Anyone who believes studying wildlife in a beautiful national park is a glamorous profession, full of the excitement of seeing animals up close, should spend a day in the field with John Perrine.
Perrine is a UC Berkeley graduate student who has spent more than three years searching for the Sierra Nevada red fox in Lassen Volcanic National Park.
In that time, he has caught and radio-collared five of the elusive animals. His goal is to learn about the foxes--the size of each individual's range, their eating and mating habits, and how they move around from season to season.
But finding a fox can be like looking for a needle in a haystack. And on this autumn day, the haystack is Lassen Peak, the 10,457-foot dormant volcano in northeast California.

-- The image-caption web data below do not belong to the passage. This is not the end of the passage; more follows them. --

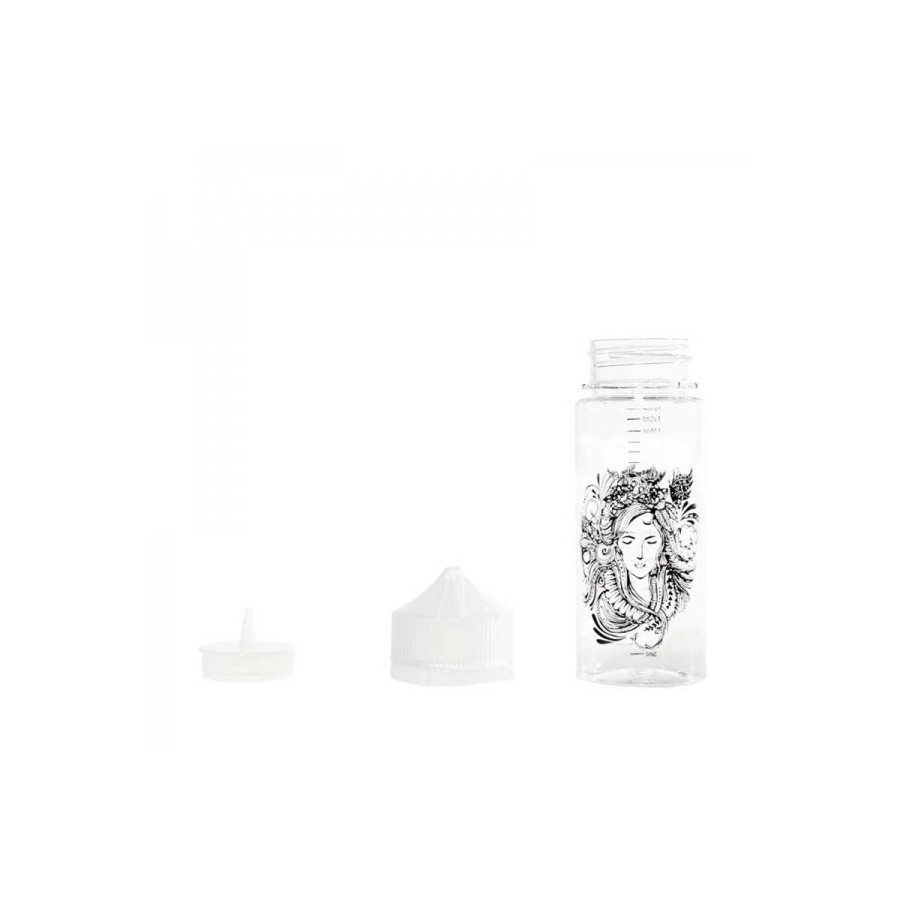 BOTELLA GRADUADA CHUBBY 120ML VAPE DIVA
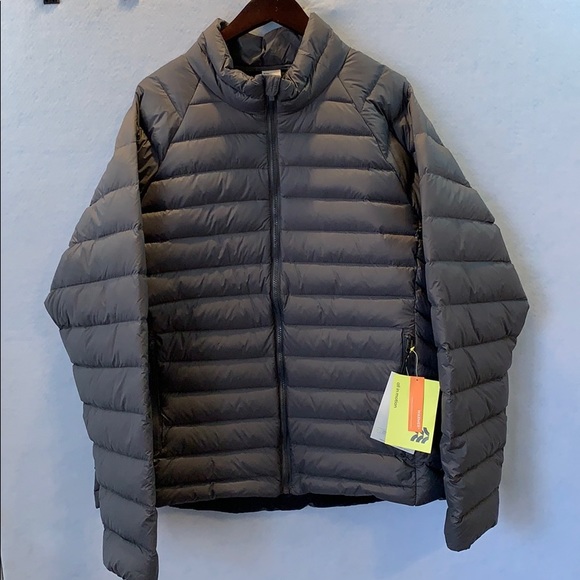 Packable Down Puffer Jacket 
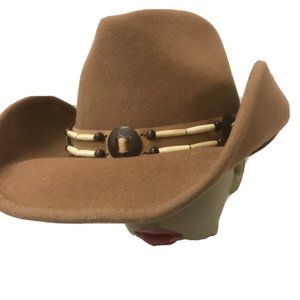 Western Cowboy Hat Bullhide MonteCarlo APALACHEE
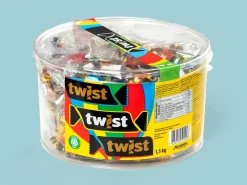 Twist Bland-selv slik i kasser 1,5 kg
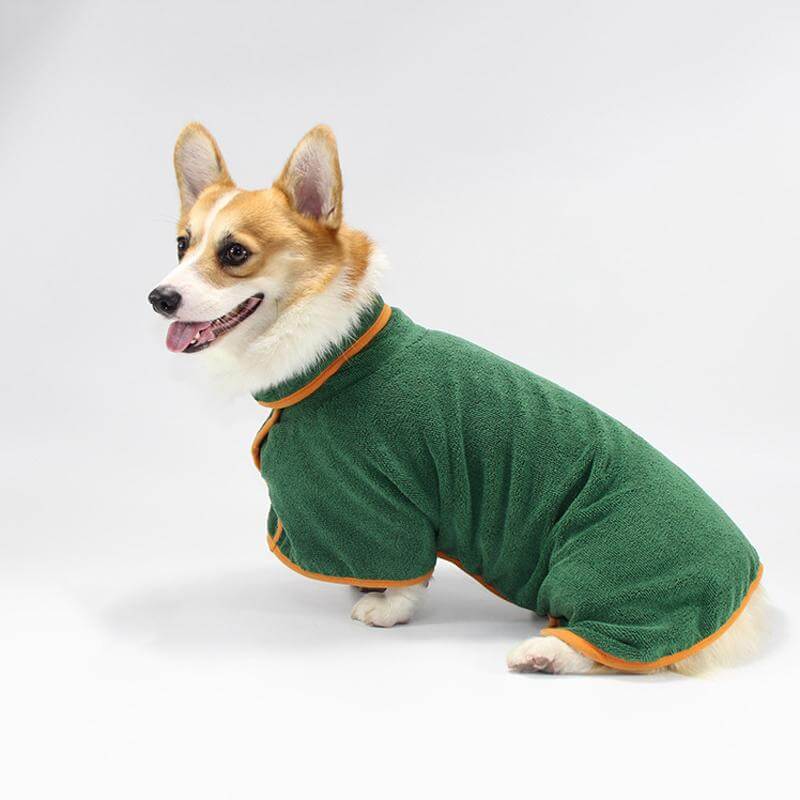 Badrock för husdjur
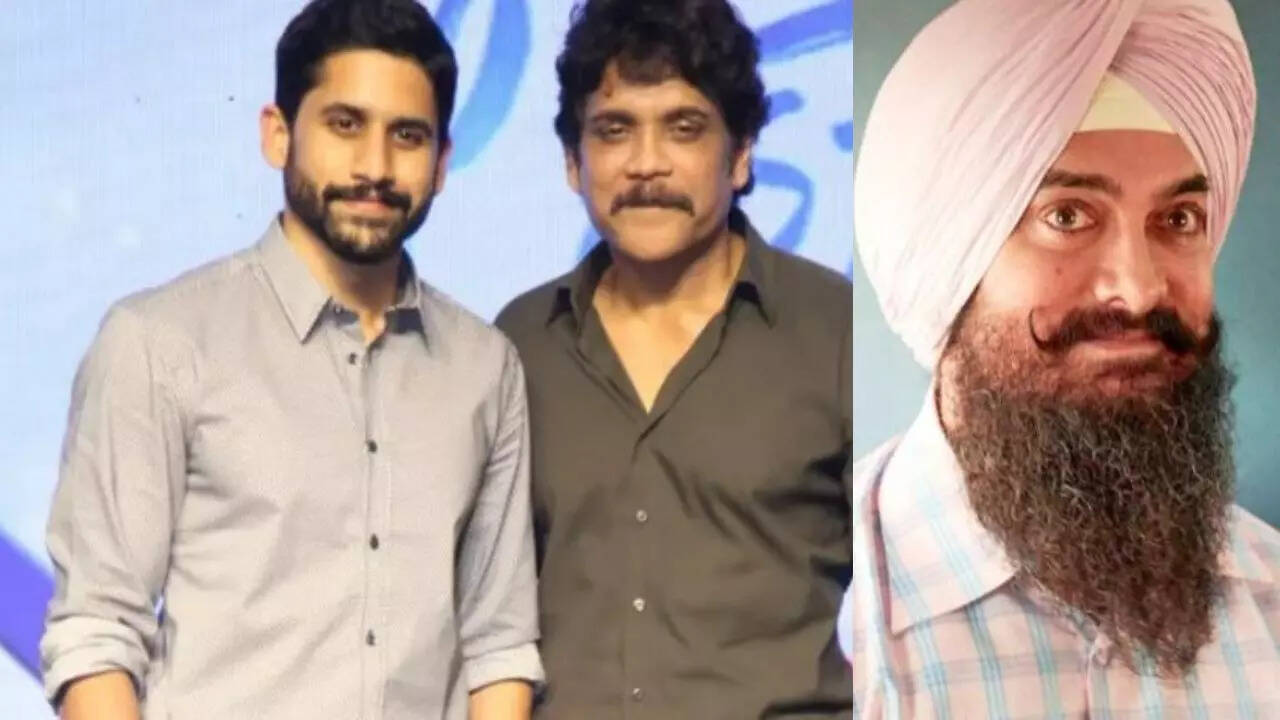 Naga Chaitanya, Nagarjuna, Aamir Khan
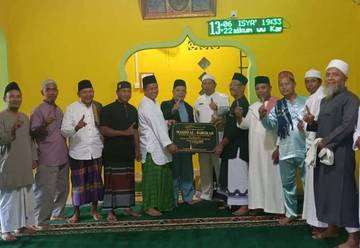 Kakankemenag Batam Resmikan Masjid Al-Barokah Tanjung Riau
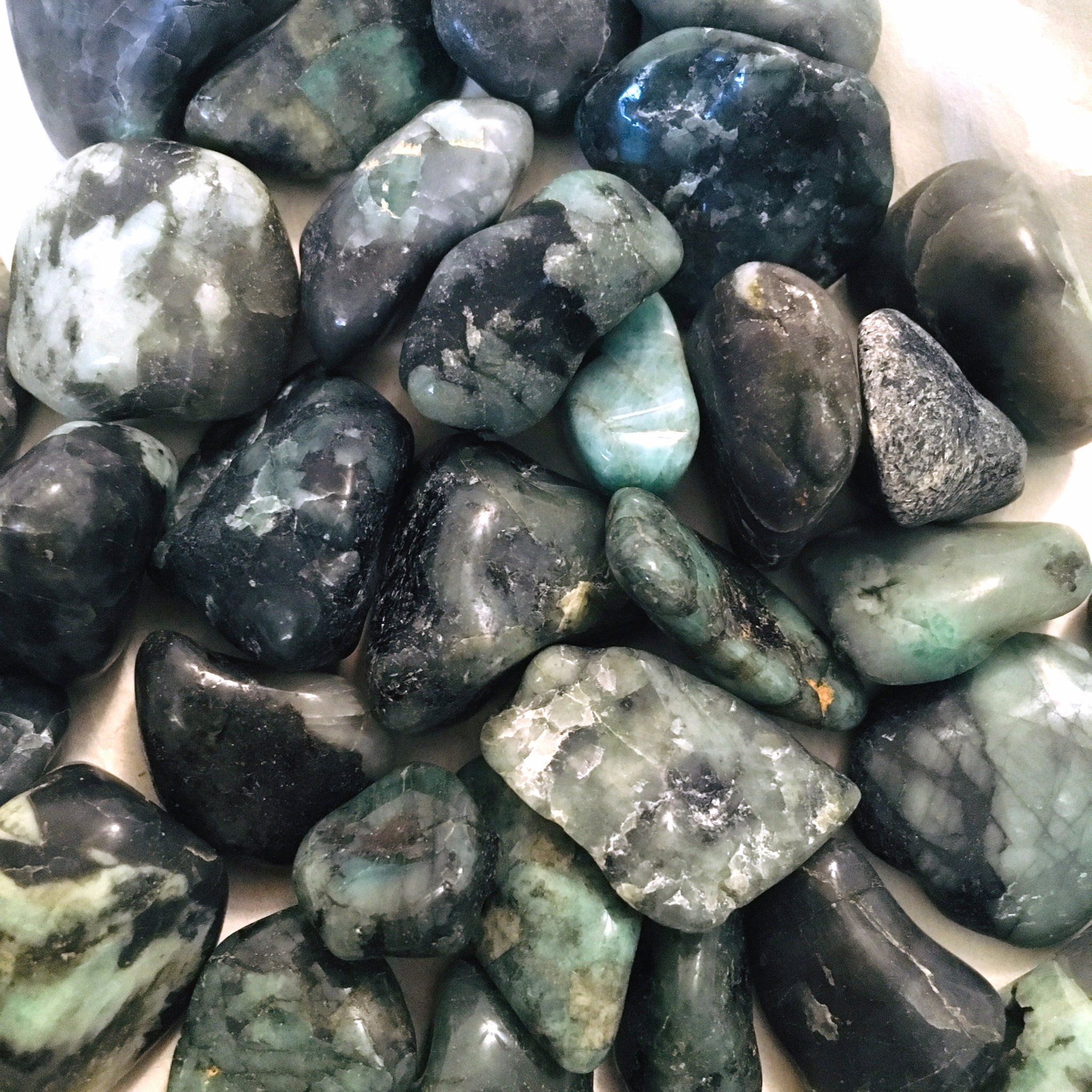 Emerald Tumbled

Somewhere on the mountain, Perrine suspects, is a fox wearing a radio collar.
Trudging across boulder-strewn slopes, Perrine and his assistant, Megan Jennings, pause as they try to pick up a signal from one of the collared foxes. But the steep terrain plays havoc with radio signals, leaving Perrine to think that his quarry is either near Lassen's summit--or perhaps on another mountain entirely.
Perrine is writing his doctoral dissertation about the animals. He needs to be able to establish the locations of several foxes to show the type of habitat they use at different times of year.
So he and Jennings climb higher, then slide back down, then scramble higher again. They are pursuing an animal dubbed by a California trapper nearly a century ago as the "wildest of wild creatures," said to have "a greater fear of man and his scent than all other fur-bearers combined."
Finally, with his luck and daylight ebbing, Perrine gives up.
"What we really need are some dumb foxes," he says as he and Jennings make their way back down the mountain.
One of the State's Wildlife Mysteries
Disappointed as this day is, Perrine can take solace in the fact that so little is known about this subspecies of red fox that virtually anything he learns will stand as a major achievement.
The last field study of the species, in fact, was conducted in the 1920s. Even then, the results were sketchy, documenting only a few small populations scattered about the highest, most remote regions of the Sierra Nevada and southern Cascade ranges.
"It's a cruel project for a student because it's so thin on data," says David Graber, a scientist at Sequoia/Kings Canyon National Park. "But it's also terribly important because the foxes are so incredibly rare."